By on October 6, 2011

State highway officials are using their public offices to lend credibility to a public relations front group created by a foreign red light camera company. On September 27, the Governors Highway Safety Association (GHSA) held its annual meeting in Cincinnati, Ohio where it celebrated the “special achievement” of the Traffic Safety Coalition. This group, which is run by a public relations firm retained by the Australian photo enforcement firm Redflex Traffic Systems, accepted the Peter K. O’Rourke Special Achievement Award.

GHSA is a non-profit organization that “receives a substantial part of its support from a governmental unit or from the general public,” according to its tax returns. Its primary members are state transportation officials who use GHSA to lobby on behalf of programs that increase the issuance of traffic tickets.

“In 2010, traffic safety camera programs in Illinois were under assault,” the GHSA notice for the Traffic Safety Coalition award explained. “A small but vocal minority of camera opponents were spreading misinformation to media, decision makers, legislators and the general public. In response, the Traffic Safety Coalition quickly assembled a diverse group of safety advocates to conduct a vast education and advocacy program to show how traffic safety cameras are effective at deterring dangerous and illegal driving behavior… Facing opposition from misinformed members of the public and the state legislature, the Coalition worked to reshape public opinion on traffic safety cameras.”

According filings with the Texas Secretary of State, the Traffic Safety Coalition consists of three directors: David Goldenberg, Gregory Goldner and David Smolensky, all of whom are senior staff for Resolute Consulting, a public relations firm based in Chicago, Illinois. Redflex is listed as one of the firm’s satisfied clients.

GHSA’s award material did not disclose the Traffic Safety Coalition’s connection to Redflex. Redflex uses its group to advocate policies that advance its business opportunities through the news media. When comments come from a “coalition” it lends the appearance that the opinions expressed are those of independent, grassroots activists rather than public relations professionals with a direct financial interest in their advocacy.

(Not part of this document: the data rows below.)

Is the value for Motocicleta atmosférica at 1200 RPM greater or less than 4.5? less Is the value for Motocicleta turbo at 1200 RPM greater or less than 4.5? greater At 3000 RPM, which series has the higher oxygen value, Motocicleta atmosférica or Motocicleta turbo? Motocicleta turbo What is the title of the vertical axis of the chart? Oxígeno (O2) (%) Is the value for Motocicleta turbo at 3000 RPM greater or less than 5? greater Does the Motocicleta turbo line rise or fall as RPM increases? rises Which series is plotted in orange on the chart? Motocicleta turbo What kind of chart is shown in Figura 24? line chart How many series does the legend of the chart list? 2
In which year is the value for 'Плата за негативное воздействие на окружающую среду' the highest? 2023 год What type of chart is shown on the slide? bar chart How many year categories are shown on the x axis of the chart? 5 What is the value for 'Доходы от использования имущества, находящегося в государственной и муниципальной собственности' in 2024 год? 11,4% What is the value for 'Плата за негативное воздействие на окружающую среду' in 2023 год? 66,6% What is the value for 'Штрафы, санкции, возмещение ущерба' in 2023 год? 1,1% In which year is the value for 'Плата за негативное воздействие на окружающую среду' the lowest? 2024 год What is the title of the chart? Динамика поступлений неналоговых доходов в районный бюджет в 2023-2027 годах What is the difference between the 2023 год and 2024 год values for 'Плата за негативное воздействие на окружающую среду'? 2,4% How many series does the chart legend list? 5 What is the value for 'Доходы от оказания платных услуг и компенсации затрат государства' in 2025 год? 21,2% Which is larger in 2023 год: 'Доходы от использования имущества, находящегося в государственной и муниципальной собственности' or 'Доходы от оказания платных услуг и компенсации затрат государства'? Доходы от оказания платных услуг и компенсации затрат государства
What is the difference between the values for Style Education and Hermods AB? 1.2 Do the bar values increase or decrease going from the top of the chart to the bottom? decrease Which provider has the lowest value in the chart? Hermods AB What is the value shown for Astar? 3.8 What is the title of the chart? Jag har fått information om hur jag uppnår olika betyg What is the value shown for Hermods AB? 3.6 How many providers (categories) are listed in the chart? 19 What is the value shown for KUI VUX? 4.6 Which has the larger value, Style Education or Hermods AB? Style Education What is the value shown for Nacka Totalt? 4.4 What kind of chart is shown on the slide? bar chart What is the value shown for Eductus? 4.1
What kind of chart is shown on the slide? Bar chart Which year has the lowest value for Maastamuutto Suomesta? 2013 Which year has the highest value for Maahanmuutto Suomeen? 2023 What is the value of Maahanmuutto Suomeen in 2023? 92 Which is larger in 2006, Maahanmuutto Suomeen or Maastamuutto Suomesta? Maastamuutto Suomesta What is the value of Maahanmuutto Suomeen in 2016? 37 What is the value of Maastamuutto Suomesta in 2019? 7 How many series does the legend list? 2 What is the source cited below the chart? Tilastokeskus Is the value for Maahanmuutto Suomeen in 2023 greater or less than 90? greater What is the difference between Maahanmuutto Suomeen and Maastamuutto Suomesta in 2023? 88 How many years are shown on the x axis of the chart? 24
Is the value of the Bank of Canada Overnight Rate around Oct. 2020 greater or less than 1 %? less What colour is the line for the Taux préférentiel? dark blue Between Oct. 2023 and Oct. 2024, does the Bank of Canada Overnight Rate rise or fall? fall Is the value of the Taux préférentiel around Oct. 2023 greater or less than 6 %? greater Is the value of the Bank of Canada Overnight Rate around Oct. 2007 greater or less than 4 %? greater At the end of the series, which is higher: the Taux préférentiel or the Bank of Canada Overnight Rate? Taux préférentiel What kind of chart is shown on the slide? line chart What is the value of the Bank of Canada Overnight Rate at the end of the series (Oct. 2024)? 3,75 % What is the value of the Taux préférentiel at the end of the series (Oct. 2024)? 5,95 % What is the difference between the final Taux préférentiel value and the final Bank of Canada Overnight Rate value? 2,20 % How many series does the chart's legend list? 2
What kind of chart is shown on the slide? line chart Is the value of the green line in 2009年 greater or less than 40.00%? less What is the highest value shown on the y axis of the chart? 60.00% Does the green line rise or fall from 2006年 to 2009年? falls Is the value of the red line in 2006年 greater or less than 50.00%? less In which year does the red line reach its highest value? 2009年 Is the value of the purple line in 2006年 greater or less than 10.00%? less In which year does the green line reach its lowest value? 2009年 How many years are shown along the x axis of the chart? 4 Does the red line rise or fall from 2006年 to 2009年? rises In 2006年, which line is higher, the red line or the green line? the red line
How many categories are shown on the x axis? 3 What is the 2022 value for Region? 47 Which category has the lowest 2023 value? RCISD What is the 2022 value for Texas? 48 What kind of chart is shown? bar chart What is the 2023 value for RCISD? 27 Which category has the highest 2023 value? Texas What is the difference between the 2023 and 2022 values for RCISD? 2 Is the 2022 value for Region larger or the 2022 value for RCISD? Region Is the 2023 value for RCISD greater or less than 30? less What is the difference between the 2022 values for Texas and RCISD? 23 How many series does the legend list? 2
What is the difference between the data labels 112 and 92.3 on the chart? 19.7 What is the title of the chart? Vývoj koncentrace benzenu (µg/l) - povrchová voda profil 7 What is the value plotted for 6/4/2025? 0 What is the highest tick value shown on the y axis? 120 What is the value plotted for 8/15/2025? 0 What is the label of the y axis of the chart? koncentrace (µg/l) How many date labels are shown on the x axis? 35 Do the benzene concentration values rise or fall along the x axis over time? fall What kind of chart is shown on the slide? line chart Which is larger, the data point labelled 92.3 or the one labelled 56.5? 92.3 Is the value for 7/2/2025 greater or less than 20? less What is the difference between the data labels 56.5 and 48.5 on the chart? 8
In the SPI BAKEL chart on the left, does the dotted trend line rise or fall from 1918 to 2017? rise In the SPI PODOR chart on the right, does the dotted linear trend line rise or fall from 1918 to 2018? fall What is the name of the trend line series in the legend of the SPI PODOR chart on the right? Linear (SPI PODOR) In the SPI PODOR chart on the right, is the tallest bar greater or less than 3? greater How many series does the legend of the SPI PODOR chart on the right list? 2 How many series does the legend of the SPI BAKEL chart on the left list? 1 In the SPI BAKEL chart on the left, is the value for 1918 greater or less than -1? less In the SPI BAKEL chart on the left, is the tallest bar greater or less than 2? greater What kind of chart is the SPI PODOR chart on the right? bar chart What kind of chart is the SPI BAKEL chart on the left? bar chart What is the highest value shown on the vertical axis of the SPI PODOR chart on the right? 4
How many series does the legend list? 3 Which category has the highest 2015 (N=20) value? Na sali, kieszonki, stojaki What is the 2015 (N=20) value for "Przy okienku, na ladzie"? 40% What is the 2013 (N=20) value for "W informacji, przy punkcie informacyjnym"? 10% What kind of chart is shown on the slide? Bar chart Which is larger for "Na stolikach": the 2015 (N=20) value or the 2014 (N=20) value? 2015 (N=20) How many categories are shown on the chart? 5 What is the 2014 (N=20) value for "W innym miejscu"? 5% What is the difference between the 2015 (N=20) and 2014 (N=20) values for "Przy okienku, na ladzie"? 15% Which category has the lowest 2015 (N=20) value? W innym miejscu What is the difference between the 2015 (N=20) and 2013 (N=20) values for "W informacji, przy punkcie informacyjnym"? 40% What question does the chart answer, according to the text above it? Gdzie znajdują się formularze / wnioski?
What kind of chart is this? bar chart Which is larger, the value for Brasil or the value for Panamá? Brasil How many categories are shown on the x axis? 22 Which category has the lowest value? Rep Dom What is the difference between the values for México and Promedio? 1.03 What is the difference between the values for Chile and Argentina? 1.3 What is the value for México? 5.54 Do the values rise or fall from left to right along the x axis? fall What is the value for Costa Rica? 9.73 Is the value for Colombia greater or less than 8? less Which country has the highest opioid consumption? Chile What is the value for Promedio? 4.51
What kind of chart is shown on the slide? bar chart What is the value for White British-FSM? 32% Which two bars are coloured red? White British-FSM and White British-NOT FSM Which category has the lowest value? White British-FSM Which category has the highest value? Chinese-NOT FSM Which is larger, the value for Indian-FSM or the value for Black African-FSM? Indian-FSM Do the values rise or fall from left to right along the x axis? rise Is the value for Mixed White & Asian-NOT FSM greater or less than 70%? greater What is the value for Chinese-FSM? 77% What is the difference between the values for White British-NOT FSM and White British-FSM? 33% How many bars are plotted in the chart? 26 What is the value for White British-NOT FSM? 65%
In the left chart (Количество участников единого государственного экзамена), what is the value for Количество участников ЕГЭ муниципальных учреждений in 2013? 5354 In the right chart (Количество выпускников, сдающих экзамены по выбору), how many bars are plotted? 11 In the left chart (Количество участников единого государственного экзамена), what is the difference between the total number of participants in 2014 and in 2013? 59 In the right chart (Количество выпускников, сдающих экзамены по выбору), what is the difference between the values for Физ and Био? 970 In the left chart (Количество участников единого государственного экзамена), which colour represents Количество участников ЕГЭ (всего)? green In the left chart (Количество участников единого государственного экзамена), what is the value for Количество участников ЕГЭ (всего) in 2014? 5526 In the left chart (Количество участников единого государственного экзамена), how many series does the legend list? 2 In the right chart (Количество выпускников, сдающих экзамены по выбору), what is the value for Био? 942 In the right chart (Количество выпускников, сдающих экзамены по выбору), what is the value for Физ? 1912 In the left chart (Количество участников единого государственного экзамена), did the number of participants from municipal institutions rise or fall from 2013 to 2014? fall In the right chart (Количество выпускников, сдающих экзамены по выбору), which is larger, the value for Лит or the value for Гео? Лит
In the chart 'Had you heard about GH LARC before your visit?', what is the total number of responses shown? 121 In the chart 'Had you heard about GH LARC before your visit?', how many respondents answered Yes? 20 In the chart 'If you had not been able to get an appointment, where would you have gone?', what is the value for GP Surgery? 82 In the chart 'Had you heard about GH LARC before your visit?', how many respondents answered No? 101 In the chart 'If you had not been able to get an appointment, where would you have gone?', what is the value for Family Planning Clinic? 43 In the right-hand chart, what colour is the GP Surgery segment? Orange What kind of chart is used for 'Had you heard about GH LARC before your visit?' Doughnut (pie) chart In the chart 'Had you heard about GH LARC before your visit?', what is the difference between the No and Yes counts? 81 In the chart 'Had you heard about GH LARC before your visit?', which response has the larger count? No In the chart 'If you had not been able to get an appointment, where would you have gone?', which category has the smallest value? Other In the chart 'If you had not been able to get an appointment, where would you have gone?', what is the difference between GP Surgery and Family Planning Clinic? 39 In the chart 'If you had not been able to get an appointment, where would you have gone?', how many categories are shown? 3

“At the grassroots level, the Traffic Safety Coalition engaged community members in outreach to legislators and local media outlets, including the Chicago Tribune, Chicago Sun Times, WGN and Daily Herald,” GHSA explained. “It produced printed materials to explain the benefits of automated enforcement and built an interactive website.”

Though GHSA and the Redflex group claim opponents of photo radar constitute a minority, traffic cameras opponents have proved to be an actual majority winning sixteen out of sixteen election contests, often by substantial margins.